By Marc Millman
The one thing that I always tell people when they ask me about becoming a photographer is that you have to follow your dreams. There is no question that you need to put in the long hours learning your craft. And, of course, these days everyone (myself included) wants to make it all about the equipment. But for all the hours you spend behind the lens and sitting at your computer culling and then editing images (the modern equivalent of the darkroom and light table), it is best to have some sort of endgame in mind. For me, that has been relatively easy to envision. I love music and people and I need to be able to convey the excitement of life through my imagery.
I shoot events such as weddings and Bar/Bat Mitzvahs along with family photo shoots when I’m not out at night shooting concerts. My belief is that “anyone can be a Rockstar” at the right time in life. My goal is to convey that feeling in the work I present to the public. Musicians along with their managers and publicists seem to find my unbridled enthusiasm, yet laid back demeanor as the perfect combination with which to work. Ultimately though, I like to think that it’s just the way I see things which is influenced by all the time spent at the MoMA, Whitney & Guggenheim museums as a kid and looking at my father’s Kodak 35mm slides.
In January 2014, I was hired to do a photo shoot with Karl Denson’s Tiny Universe while they were in town for a weekend-long stand at the original Brooklyn Bowl in Williamsburg. It turned out to be one of the coldest days of the year and just after one of the many snowfalls we had that winter. I prefer to shoot outside since my portraiture is generally done with natural or available light. But this was a day that I knew we needed to be inside. Luckily my friend and possibly greatest ally, Rock impresario Peter Shapiro had a space nearby that was being used as satellite office space for both his newly expanding Brooklyn Bowls venues and Relix Magazine
I got to the location early to scout the space. The only person there was the booking agent for the Bowls. I asked him if he was excited about the new venue preparing to open in Las Vegas. He was very enthusiastic about how things were shaping up for the first run of shows. When I asked him whom he had so far, one name popped out at me: Jane’s Addiction. The band was set for a three night stand as a the first big name to play the venue. And even better, they would perform their classic album, “Nothing’s Shocking” in its entirety each night! My mind was abuzz with thoughts of what this would be like. I knew I had to be there. But first I had to shoot the Tiny Universe.

• Given information:
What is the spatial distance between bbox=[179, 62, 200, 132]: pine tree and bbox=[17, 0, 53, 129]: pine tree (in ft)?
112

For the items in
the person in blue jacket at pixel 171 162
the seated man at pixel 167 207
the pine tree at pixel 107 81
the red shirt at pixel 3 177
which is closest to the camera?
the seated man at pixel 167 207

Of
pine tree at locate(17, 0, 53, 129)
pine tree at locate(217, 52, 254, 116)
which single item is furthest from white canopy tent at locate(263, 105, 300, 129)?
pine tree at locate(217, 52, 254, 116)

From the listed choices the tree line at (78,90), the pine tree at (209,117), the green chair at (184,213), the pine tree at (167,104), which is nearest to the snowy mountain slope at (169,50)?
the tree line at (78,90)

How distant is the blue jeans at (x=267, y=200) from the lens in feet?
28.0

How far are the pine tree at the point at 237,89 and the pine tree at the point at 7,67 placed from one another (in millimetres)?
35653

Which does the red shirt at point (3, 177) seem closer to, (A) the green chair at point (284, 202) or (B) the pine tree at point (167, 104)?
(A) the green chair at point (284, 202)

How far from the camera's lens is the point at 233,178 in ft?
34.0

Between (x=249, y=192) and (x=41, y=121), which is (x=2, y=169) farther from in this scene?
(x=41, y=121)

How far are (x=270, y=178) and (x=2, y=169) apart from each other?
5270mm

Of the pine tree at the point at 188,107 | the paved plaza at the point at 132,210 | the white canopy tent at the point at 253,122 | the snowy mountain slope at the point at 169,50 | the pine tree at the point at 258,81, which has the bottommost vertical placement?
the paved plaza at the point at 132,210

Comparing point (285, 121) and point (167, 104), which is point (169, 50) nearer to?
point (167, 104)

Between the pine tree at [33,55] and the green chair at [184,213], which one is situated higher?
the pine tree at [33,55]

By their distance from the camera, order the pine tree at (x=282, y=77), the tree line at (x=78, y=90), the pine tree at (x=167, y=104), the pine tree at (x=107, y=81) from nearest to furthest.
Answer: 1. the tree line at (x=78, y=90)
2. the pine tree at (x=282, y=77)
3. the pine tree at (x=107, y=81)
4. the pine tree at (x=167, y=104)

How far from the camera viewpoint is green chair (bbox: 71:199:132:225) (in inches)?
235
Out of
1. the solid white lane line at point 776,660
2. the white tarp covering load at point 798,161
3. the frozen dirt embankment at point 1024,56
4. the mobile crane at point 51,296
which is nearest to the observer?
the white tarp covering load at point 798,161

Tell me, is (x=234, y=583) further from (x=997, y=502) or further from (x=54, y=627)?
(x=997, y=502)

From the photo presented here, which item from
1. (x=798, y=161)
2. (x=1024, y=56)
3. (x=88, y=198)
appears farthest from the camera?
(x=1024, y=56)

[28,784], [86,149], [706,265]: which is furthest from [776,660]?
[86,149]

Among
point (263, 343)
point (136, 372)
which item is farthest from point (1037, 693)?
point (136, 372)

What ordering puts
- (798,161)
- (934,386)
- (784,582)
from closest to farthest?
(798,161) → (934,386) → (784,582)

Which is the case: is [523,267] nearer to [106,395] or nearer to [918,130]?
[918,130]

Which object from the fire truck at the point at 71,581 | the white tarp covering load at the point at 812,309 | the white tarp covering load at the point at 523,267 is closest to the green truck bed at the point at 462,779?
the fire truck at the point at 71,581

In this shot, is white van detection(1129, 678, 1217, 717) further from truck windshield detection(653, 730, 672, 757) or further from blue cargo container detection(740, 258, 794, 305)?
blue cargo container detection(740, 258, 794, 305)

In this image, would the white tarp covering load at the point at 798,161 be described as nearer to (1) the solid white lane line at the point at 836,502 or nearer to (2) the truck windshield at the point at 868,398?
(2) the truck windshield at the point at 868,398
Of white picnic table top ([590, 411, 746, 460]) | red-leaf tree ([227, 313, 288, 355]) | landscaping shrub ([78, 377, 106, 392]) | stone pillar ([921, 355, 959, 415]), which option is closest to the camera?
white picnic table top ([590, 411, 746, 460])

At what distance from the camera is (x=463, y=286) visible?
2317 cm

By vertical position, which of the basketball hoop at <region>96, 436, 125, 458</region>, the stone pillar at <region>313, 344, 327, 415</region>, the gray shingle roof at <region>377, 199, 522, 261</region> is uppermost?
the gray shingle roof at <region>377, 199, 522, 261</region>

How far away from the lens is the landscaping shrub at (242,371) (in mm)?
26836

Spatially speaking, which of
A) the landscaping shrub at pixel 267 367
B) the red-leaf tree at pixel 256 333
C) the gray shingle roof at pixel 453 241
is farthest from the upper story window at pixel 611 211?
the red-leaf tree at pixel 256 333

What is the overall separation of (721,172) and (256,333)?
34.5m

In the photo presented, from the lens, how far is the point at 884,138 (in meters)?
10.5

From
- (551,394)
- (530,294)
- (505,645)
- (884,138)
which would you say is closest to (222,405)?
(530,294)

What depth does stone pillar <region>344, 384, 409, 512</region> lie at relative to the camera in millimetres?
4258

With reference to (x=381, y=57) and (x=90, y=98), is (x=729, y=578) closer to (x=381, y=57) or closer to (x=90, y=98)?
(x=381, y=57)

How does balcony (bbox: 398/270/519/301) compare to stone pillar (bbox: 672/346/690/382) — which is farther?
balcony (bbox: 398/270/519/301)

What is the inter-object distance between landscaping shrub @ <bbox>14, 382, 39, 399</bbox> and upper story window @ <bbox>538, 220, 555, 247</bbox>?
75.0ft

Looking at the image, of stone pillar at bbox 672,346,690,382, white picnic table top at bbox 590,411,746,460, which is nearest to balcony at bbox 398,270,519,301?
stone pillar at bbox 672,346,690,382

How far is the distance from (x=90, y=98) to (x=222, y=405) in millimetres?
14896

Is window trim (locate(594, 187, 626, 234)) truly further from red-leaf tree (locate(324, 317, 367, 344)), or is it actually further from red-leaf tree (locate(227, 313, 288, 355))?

• Exercise set:
1 > List the three museums that the photography essay names.
2 > Reproduce the photography essay word for word from "I shoot events" to "Kodak 35mm slides.".

• List of solutions:
1 > MoMA, Whitney, Guggenheim

2 >
I shoot events such as weddings and Bar/Bat Mitzvahs along with family photo shoots when I’m not out at night shooting concerts. My belief is that “anyone can be a Rockstar” at the right time in life. My goal is to convey that feeling in the work I present to the public. Musicians along with their managers and publicists seem to find my unbridled enthusiasm, yet laid back demeanor as the perfect combination with which to work. Ultimately though, I like to think that it’s just the way I see things which is influenced by all the time spent at the MoMA, Whitney & Guggenheim museums as a kid and looking at my father’s Kodak 35mm slides.